John Lennon by Jane Bown
The whole United Kingdom seems to be embarked on a low-key but extended love-fest for Jane Bown, the modest* longtime newspaper photographer who has come to rank with Newman, Karsh and Nadar as one of the medium's greatest portraitists.
Rather urgently recommended is the Observer's Oct. 22 online portfolio, called "The Complete Jane Bown, A Lifetime in Photographs," which is the best online presentation of her work yet. Or that I've seen, anyway. Plan to spend some good time with this one if you're into portraiture (the two pictures here were pulled from that presentation).
There's also an excellent article by Robin McKie called "The Eyes Have It," from Oct. 18th, with a 6 minute 37 second audiovisual presentation.
Notice the opening frame of the video. This is a photographer who has undeniably scaled the heights of accomplishment in our medium, who for nearly 40 years has photographed with a simple, all-manual SLR, a prime lens or two, and natural light taken as she finds it. Should give pause to any of us who fret about equipment too much (I don't except myself).
There is a touring exhibition in Britain, and last but not least, a new retrospective book called Exposures. The book is only available in the U.K. so far—that's where this link goes—but I am awaiting its release in the U.S. with great anticipation, and will alert U.S. readers once it's available. None of her other books are in print.
(Thanks to many readers who sent one or another of these links)
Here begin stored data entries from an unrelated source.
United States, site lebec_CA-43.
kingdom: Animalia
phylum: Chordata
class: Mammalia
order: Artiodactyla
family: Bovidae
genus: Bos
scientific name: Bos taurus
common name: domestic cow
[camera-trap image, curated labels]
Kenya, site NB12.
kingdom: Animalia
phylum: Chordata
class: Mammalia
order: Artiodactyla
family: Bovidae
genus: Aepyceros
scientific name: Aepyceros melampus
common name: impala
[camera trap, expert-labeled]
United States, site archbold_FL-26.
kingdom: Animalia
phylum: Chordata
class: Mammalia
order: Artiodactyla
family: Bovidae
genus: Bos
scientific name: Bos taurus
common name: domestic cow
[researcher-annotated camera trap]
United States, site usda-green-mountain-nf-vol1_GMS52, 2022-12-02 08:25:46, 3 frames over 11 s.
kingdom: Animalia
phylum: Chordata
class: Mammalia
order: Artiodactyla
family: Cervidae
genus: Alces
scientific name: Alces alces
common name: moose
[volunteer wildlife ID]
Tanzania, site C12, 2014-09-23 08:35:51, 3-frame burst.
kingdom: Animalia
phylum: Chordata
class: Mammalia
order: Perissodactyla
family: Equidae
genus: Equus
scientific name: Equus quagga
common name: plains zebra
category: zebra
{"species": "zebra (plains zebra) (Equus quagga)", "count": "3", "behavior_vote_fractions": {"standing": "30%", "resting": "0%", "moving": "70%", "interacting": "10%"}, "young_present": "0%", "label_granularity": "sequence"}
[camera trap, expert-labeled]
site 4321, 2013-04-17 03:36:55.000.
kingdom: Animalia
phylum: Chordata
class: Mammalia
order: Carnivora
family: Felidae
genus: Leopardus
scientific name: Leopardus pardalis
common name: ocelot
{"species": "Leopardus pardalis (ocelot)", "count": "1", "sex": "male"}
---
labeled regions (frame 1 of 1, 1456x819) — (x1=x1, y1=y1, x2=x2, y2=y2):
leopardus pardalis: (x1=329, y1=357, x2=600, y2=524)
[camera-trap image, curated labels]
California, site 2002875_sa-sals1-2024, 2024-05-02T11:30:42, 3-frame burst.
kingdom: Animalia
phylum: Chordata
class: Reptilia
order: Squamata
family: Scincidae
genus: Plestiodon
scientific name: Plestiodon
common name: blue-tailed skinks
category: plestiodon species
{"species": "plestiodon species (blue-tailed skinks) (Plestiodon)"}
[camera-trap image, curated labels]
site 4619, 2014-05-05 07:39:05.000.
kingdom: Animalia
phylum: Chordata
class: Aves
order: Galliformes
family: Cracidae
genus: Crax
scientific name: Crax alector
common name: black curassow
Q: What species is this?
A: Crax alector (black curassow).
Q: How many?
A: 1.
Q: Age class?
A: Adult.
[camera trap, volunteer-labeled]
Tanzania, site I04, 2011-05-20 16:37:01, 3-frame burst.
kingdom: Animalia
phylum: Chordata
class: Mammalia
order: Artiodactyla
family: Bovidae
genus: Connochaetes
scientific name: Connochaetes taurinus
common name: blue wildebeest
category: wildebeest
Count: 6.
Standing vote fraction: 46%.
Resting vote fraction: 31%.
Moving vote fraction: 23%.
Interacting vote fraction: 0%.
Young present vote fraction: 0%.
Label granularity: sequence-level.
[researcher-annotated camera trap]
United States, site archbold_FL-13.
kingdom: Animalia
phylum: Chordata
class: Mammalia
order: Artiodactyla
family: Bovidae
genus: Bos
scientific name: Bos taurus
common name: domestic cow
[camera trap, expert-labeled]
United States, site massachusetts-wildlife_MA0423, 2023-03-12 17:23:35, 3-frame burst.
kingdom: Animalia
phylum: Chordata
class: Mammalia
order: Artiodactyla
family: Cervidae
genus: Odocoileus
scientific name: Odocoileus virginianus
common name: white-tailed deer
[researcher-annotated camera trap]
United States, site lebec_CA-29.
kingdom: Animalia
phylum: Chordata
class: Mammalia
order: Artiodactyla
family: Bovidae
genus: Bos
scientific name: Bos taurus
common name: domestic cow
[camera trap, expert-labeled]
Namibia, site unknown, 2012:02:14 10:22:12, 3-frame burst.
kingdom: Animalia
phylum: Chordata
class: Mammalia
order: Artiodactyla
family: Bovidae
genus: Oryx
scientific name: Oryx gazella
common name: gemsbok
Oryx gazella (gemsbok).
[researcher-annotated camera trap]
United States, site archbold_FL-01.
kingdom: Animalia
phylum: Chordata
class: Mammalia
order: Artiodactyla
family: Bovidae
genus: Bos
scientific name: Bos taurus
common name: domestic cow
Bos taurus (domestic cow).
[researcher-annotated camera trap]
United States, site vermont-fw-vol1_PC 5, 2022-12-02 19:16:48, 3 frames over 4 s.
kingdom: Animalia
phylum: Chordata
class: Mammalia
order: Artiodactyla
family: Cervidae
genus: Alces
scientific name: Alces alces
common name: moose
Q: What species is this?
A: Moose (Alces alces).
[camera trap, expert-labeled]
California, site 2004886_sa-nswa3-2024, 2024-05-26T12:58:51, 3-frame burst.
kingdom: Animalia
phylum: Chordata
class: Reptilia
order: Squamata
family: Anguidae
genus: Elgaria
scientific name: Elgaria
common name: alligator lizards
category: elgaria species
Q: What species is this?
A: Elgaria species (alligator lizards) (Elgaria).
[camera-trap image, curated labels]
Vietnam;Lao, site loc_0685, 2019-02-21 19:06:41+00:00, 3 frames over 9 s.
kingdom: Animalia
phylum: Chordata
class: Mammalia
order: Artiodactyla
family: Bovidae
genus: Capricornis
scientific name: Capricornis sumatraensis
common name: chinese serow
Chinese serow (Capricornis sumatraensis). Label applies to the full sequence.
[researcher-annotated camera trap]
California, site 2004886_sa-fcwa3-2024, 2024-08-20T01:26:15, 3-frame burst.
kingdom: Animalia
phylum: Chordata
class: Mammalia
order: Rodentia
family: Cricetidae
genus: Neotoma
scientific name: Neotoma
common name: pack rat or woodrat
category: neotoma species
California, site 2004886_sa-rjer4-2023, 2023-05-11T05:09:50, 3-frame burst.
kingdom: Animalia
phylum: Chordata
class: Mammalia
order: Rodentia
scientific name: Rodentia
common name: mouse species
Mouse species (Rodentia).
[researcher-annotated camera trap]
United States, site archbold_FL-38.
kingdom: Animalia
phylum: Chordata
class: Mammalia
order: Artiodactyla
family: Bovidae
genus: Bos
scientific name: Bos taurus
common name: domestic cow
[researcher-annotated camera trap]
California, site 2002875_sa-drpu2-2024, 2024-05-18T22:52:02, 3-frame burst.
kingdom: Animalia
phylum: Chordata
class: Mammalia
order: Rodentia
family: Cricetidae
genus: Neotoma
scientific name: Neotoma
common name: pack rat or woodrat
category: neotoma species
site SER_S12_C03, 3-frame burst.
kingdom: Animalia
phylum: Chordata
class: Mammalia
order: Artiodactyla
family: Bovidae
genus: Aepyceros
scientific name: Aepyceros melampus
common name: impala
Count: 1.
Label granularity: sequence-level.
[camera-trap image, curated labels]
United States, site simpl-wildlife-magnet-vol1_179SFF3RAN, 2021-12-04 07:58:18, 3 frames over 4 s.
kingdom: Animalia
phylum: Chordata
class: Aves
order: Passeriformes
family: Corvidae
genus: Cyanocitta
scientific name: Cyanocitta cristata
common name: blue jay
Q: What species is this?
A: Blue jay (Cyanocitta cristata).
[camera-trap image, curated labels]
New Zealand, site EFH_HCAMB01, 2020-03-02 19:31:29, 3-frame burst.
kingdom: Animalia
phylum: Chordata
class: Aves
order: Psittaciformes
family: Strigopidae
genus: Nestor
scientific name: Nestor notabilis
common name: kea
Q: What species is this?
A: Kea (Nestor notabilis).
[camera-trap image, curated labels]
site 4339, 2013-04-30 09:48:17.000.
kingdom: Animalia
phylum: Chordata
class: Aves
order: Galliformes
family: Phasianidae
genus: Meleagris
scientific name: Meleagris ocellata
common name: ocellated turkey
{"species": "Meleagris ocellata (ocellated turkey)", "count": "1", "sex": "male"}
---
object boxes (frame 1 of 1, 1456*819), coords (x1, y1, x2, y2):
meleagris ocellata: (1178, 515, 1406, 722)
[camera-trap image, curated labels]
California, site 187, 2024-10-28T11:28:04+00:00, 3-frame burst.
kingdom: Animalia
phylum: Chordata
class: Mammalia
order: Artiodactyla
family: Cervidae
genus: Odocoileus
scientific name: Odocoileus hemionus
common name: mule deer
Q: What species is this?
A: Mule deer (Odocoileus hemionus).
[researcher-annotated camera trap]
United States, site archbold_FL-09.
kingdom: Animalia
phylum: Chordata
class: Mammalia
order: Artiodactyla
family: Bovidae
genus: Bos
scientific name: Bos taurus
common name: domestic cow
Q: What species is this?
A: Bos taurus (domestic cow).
*The story is that when she received her M.B.E. in 1985, Queen Elizabeth II asked her what it was she did, and Jane responded, "I'm a hack." She was later invited to photograph the Queen several times, most recently when both women were 80 years old. The Queen, who is known to be fond of photography (she has a Leica M3), asked how many films she'd taken, and then asked her if she'd like to take one more.